Entries shown >>
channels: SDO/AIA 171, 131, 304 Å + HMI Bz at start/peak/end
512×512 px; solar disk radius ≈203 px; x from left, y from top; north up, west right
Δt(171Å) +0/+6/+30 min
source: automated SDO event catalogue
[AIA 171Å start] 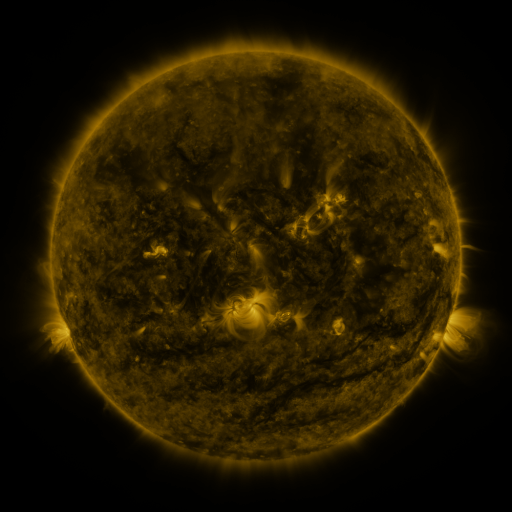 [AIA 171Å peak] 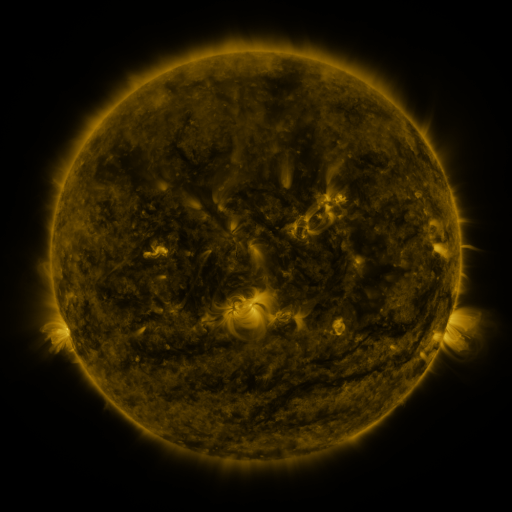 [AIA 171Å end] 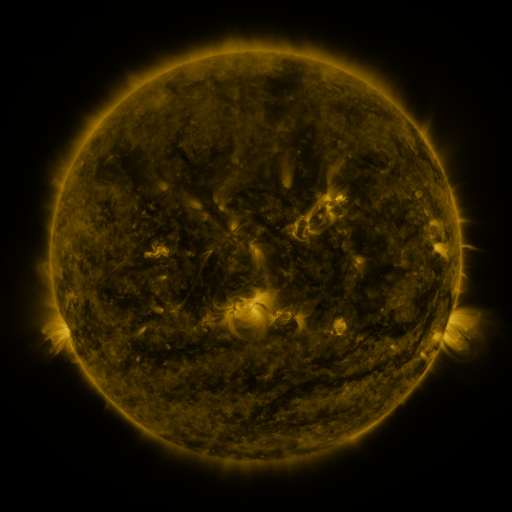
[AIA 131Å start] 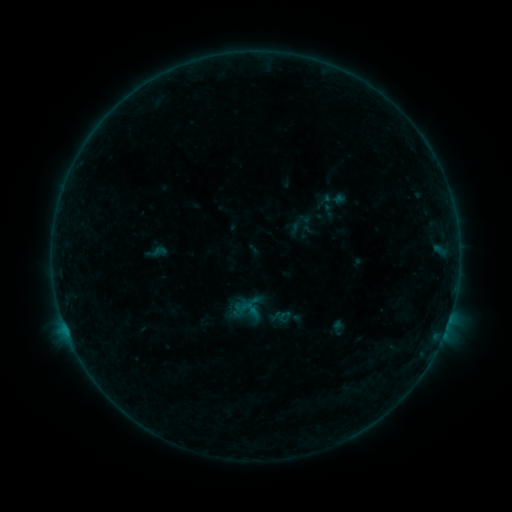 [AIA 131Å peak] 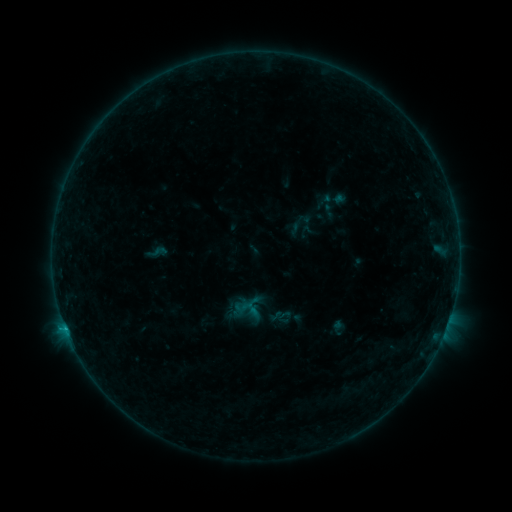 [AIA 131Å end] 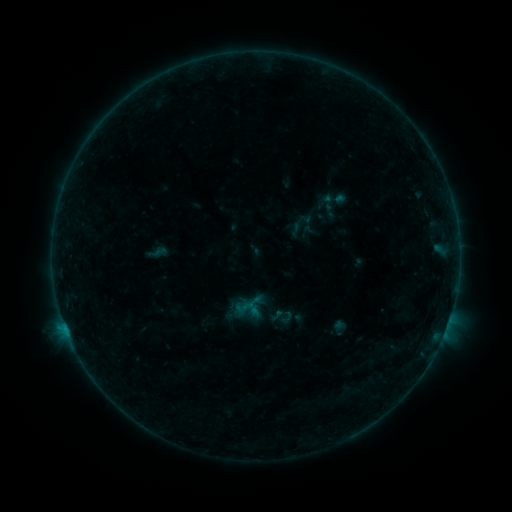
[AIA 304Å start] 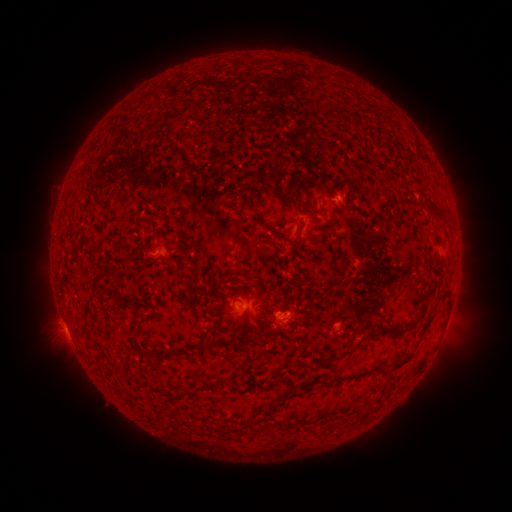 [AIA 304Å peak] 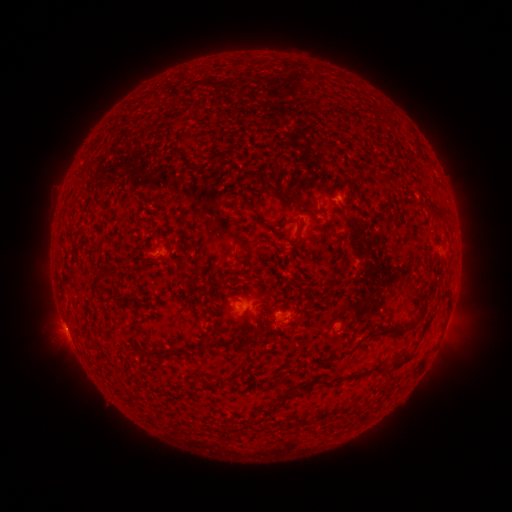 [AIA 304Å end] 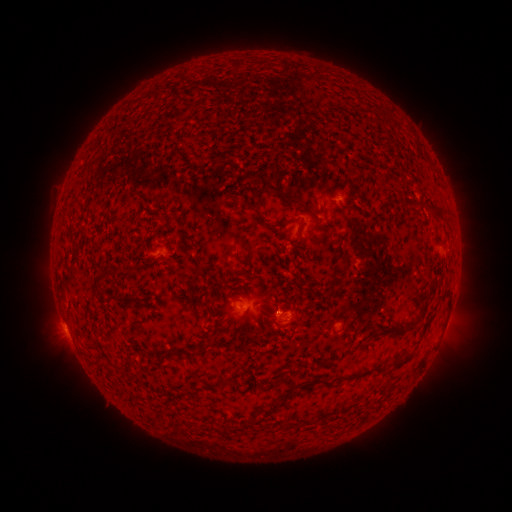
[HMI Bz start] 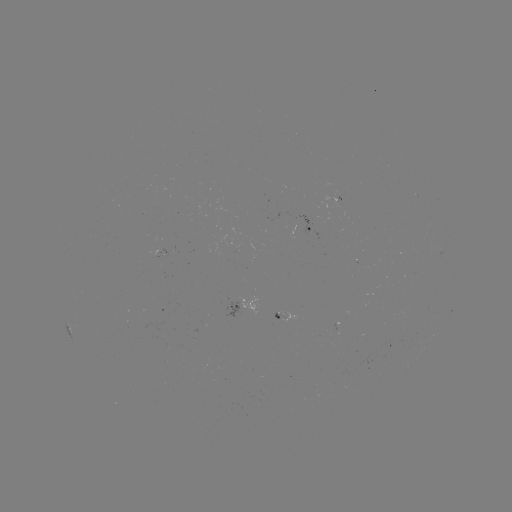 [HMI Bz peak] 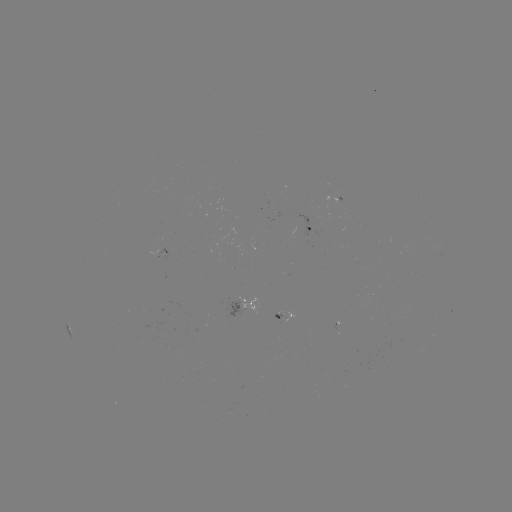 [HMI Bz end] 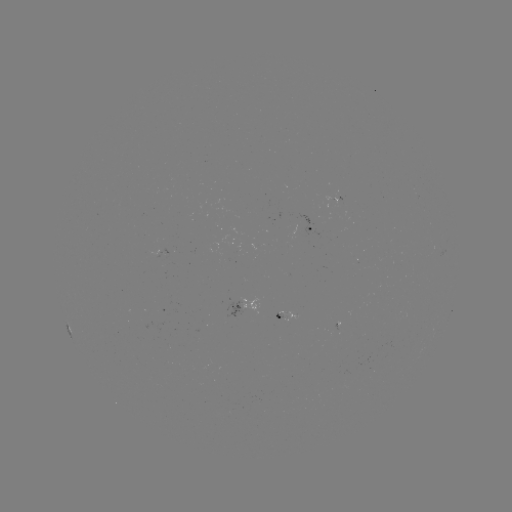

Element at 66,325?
B4.2 flare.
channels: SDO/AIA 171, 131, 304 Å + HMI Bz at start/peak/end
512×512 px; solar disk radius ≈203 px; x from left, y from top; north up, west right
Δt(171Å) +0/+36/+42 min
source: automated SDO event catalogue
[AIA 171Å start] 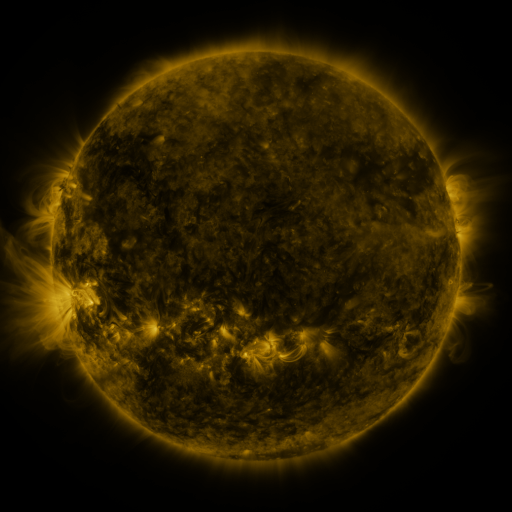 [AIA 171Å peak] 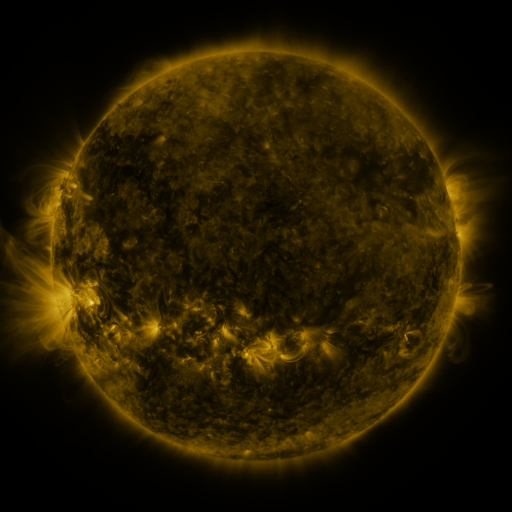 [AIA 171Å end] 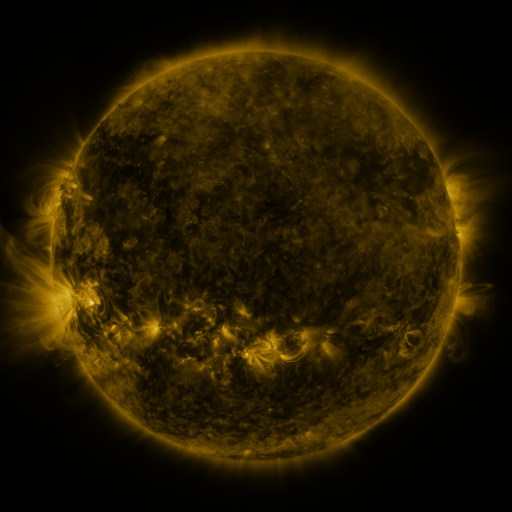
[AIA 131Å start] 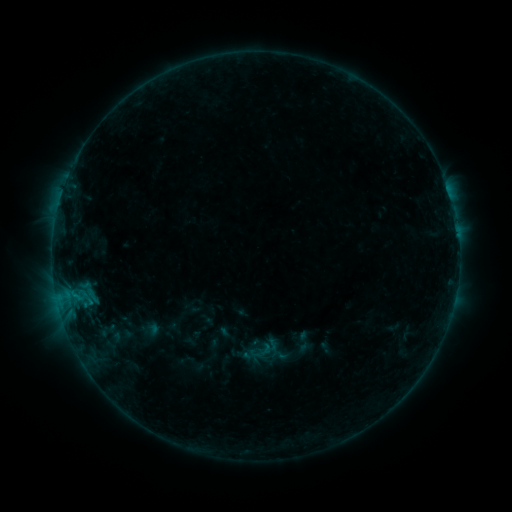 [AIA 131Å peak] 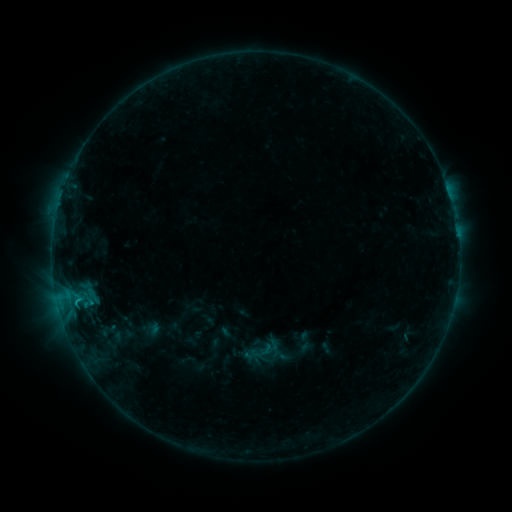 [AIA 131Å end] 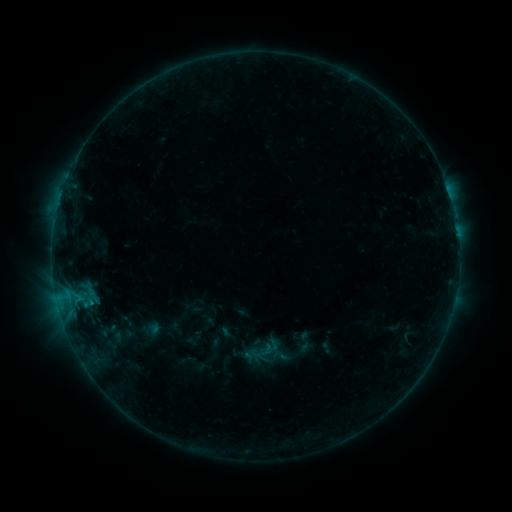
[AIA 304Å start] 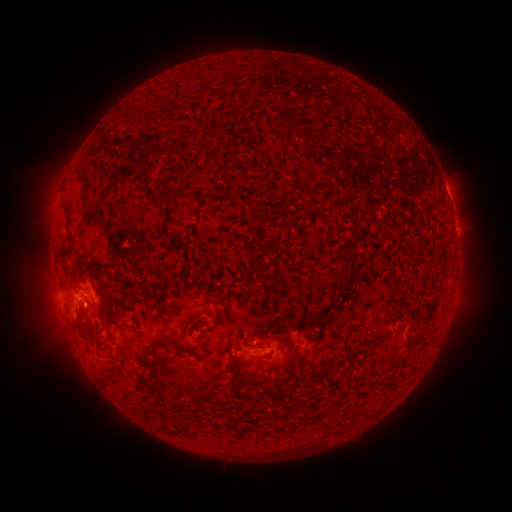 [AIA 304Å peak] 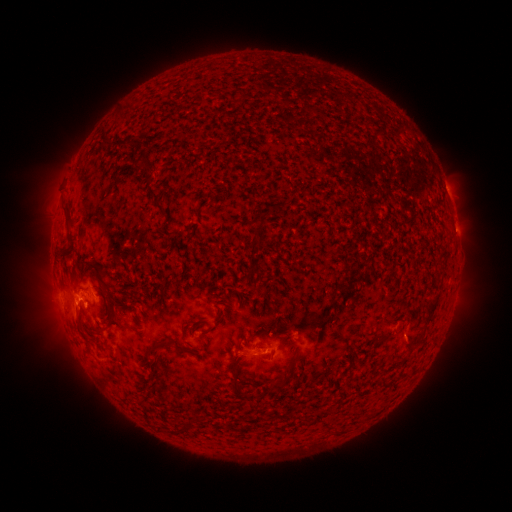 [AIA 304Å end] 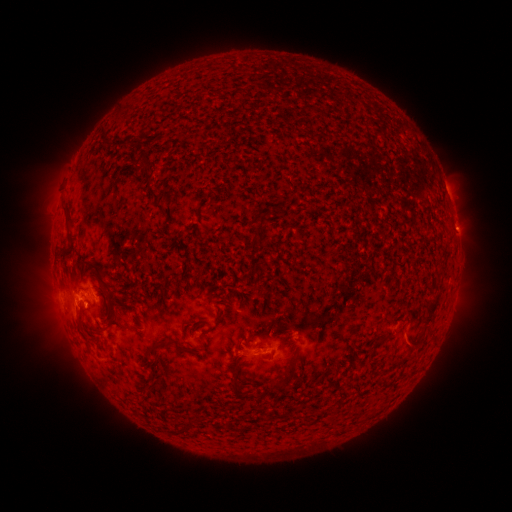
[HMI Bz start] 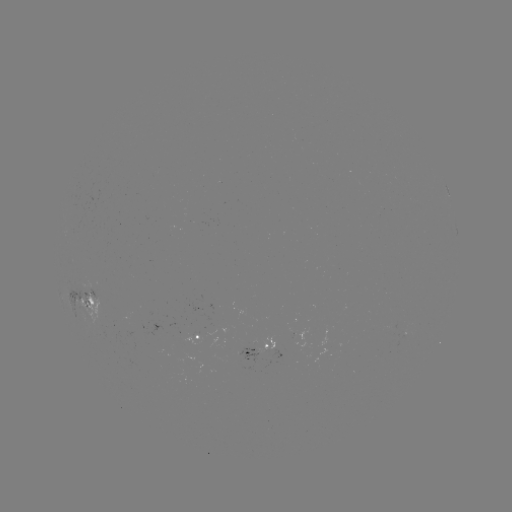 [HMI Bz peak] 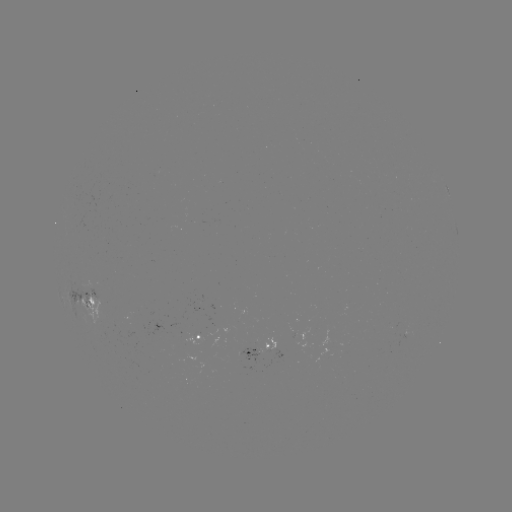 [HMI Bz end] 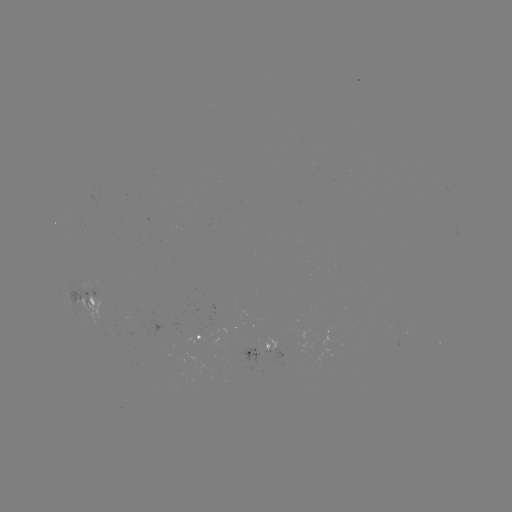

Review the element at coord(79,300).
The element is B5.9 flare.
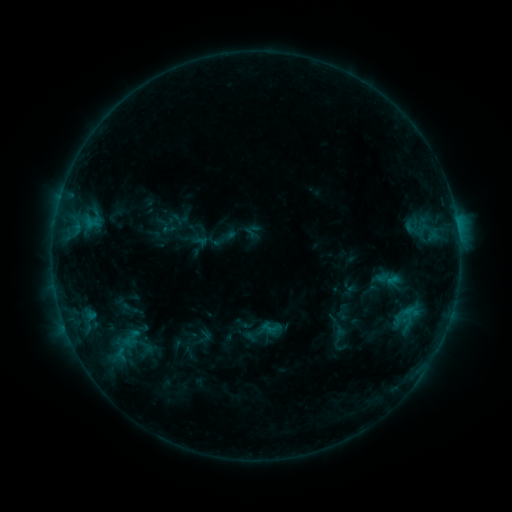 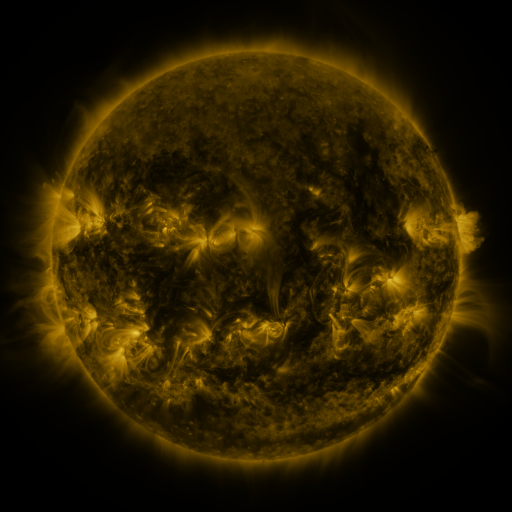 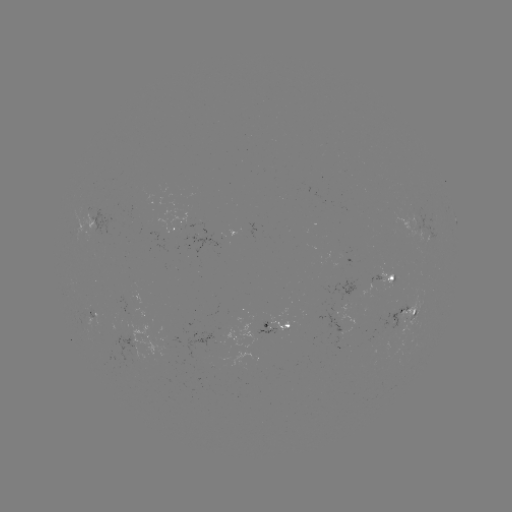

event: sigmoid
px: (263, 332)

Try it >>
Set down exactly the lines between the line containing "Review the element at coord(79,300)." and the end of the records above, both ends included; pictures stay out.

Exercise output >>
Review the element at coord(79,300).
The element is B5.9 flare.

event: sigmoid
px: (263, 332)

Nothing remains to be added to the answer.